Carmel de Saint-Maur – P Maurice Boisson
Textes : Gn 15, 5-12.17-18 ; Ph 3,17-4,1 ; Lc 28b-36 (la
Transfiguration)
Quand Didier est venu me dire : Ça y est, je suis
guéri, je vais pouvoir reprendre le boulot et la vie normale, son visage était
rayonnant, autre, il était transfiguré.
Sabine, je ne la reconnaissais pas, elle avait beaucoup
changé, le visage aux traits défigurés par la douleur du décès brutal de son
mari.
Plus récemment, je vois arriver Régis et Chantal, que
j’avais mariés. Le visage tout rayonnant de joie intérieure. Ils venaient
m’annoncer la naissance d’un bébé, attendu après quelques années d’incertitude.
Oui. On est tous témoins de ce genre d’expériences
intérieures, fortes de douleur ou de bonheur, on les a peut-être vécues nous-mêmes,
elles transforment, on n’est plus les mêmes, ça se voit sur sa figure, sa façon
d’être, transfigurés, transformés, à l’intérieur, et ça transparaît à l’extérieur.

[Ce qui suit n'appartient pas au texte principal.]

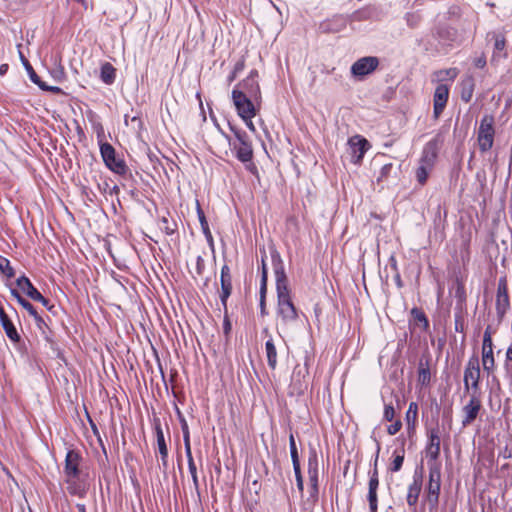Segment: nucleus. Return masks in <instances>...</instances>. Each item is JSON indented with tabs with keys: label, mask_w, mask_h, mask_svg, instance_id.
Instances as JSON below:
<instances>
[{
	"label": "nucleus",
	"mask_w": 512,
	"mask_h": 512,
	"mask_svg": "<svg viewBox=\"0 0 512 512\" xmlns=\"http://www.w3.org/2000/svg\"><path fill=\"white\" fill-rule=\"evenodd\" d=\"M16 283L18 288L22 290V292H24L32 300L41 298V293L33 286L31 281L27 277H19Z\"/></svg>",
	"instance_id": "nucleus-24"
},
{
	"label": "nucleus",
	"mask_w": 512,
	"mask_h": 512,
	"mask_svg": "<svg viewBox=\"0 0 512 512\" xmlns=\"http://www.w3.org/2000/svg\"><path fill=\"white\" fill-rule=\"evenodd\" d=\"M76 507H77V509H78V511H79V512H86V508H85V505H84V504H80V503H78V504L76 505Z\"/></svg>",
	"instance_id": "nucleus-62"
},
{
	"label": "nucleus",
	"mask_w": 512,
	"mask_h": 512,
	"mask_svg": "<svg viewBox=\"0 0 512 512\" xmlns=\"http://www.w3.org/2000/svg\"><path fill=\"white\" fill-rule=\"evenodd\" d=\"M243 119V121L245 122L246 126L248 127V129L251 131V132H256V128L253 124V121H252V118L253 117H248V116H242L241 117Z\"/></svg>",
	"instance_id": "nucleus-49"
},
{
	"label": "nucleus",
	"mask_w": 512,
	"mask_h": 512,
	"mask_svg": "<svg viewBox=\"0 0 512 512\" xmlns=\"http://www.w3.org/2000/svg\"><path fill=\"white\" fill-rule=\"evenodd\" d=\"M459 74V70L457 68H447L440 69L433 72L431 76L432 82L443 84L445 81L453 82Z\"/></svg>",
	"instance_id": "nucleus-23"
},
{
	"label": "nucleus",
	"mask_w": 512,
	"mask_h": 512,
	"mask_svg": "<svg viewBox=\"0 0 512 512\" xmlns=\"http://www.w3.org/2000/svg\"><path fill=\"white\" fill-rule=\"evenodd\" d=\"M234 89H238L241 92L247 93L248 96L255 99L256 102H260L261 100V91L258 83V72L257 70H252L247 78H245L241 83H239Z\"/></svg>",
	"instance_id": "nucleus-9"
},
{
	"label": "nucleus",
	"mask_w": 512,
	"mask_h": 512,
	"mask_svg": "<svg viewBox=\"0 0 512 512\" xmlns=\"http://www.w3.org/2000/svg\"><path fill=\"white\" fill-rule=\"evenodd\" d=\"M187 462H188V468H189V472L192 477L194 488L197 492H199V481H198L197 468H196L194 459L193 458L187 459Z\"/></svg>",
	"instance_id": "nucleus-38"
},
{
	"label": "nucleus",
	"mask_w": 512,
	"mask_h": 512,
	"mask_svg": "<svg viewBox=\"0 0 512 512\" xmlns=\"http://www.w3.org/2000/svg\"><path fill=\"white\" fill-rule=\"evenodd\" d=\"M11 295L17 300L19 304L21 300H25L16 289H11Z\"/></svg>",
	"instance_id": "nucleus-54"
},
{
	"label": "nucleus",
	"mask_w": 512,
	"mask_h": 512,
	"mask_svg": "<svg viewBox=\"0 0 512 512\" xmlns=\"http://www.w3.org/2000/svg\"><path fill=\"white\" fill-rule=\"evenodd\" d=\"M81 455L78 451L69 450L65 457V465H64V475L65 477H76L80 476V462Z\"/></svg>",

Ces moments forts sont toujours porteurs de messages. Il
y a toujours une voix qui murmure en nous, un appel, un merci, une prière,
écoutez-le.
Sur la montagne, Jésus prie, son visage devient autre,
son vêtement, d’une blancheur éblouissante ; ses amis de la première
heure, Pierre, Jacques, et Jean, qui l’accompagnent, le voient autre, l’espace
d’un moment. C’est bien Lui, traversé par la lumière, rejoint par les deux
grands personnages qui ont fait aussi l’expérience de Dieu sur une montagne… Moïse,
sur le mont Sinaï, Elie, sur le mont Horeb.
Il se passe en Jésus quelque chose qui le touche
profondément dans son être : la reconnaissance de paternité de son vrai
Père : « Celui-ci, c’est mon Fils, je l’ai choisi, écoutez-le »,
faites-lui confiance quels que soient les évènements qui vont arriver, je ne
laisserai pas tomber mon Fils, je lui donnerai raison sur les forces du mal
auxquelles lui et vous, allez être affrontés. Ces paroles de tendre confiance
indiquent le terme après les passages douloureux. Ce rayonnement lumineux de
Jésus dont ses trois amis sont témoins, annonce la lumière de Pâques, après le
passage des ténèbres de la souffrance.
Ce visage, transfiguré, sera dans quelques jours visage
défiguré, il deviendra visage ressuscité.
En annonçant sa montée à Jérusalem, sa Passion quelque
temps auparavant, ses amis n’avaient rien compris. Il n’a pas voulu les laisser
sans espérance, sans aide, sans appui, pour traverser ces passages difficiles :
le procès, la mort, de Jésus, mais aussi leur propre reniement et abandon…
Cet évènement de Jésus transfiguré, au visage autre,
rayonnant, lumineux, rejoint le plus profond de nos vies, de nos expériences,
de la vie du monde.
Il rejoint nos propres passages, nos traversées, par ciel
lumineux ou nuageux, par la lumière et la nuée, les nuages noirs qui font peur
comme à Pierre et aux autres pour les moments où comme Pierre on a envie de
dire : on est bien, restons-y, plantons la tente.
Ce visage de Jésus, ce sont nos visages, les visages de
nos frères et sœurs… en humanité ou en religion : visages transfigurés,
par ce qui arrive de bonheur ou de douleur, de morsures ou de caresses de la
vie, visages défigurés, mais visages ressuscités au bout du compte-, depuis le
soir de l’amour donné, il n’y aura plus de ténèbres du Vendredi, sans lumière
du matin de Pâques. C’est à nous, fils, et filles du Père, qu’est confiée la lumière
pour la traversée, les passages, sur le chemin quotidien et ordinaire de nos
vies.
De la ténèbre du Mal qui défigure, nous devons faire la lumière
qui transfigure… alors nous pourrons dire comme Pierre, « Seigneur, il est
bon que nous soyons ici », parce que se devinent déjà en ébauche et comme
en filigrane, nos visages et le visage du monde, visages ressuscités.